ASSOCIATE PROFESSOR OF RELIGION, DEPARTMENT OF PHILOSOPHY AND RELIGION
Religious Perspectives on Aging and Death; Medical Humanities
Both these classes had a direct and obvious connection to the COVID-19 crisis. I posted a “coronavirus” folder to Blackboard and filled it with news stories about the pandemic. For Medical Humanities, I focused on how this crisis was affecting healthcare professionals and the patient experience of being in the hospital.

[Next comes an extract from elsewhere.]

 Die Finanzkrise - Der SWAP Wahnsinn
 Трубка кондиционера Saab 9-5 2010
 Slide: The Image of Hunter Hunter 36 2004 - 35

For the aging class, we focused on the acute crisis the virus was creating in long-term care facilities. It gave my students a very clear sense of how what we were doing in our classes and enabled them to be thoughtful citizens who could analyze current events with a new level of understanding.
INSTRUCTIONAL ASSOCIATE PROFESSOR OF BIOLOGY
Intro to Immunology and Serology
I viewed the COVID-19 pandemic as an opportunity to take advantage of the personal interest that the students had in this once-in-a-century (hopefully) pandemic to drive home the core fundamentals in immunology. While we still used our textbooks for the general immune response information, we also read reviews and articles about SARS-COV2. By the end of the semester the students were well versed in the immune response to viruses. Incorporating the current investigations as the story was unfolding before our eyes seemed to markedly increase the breadth and depth of the student’s engagement.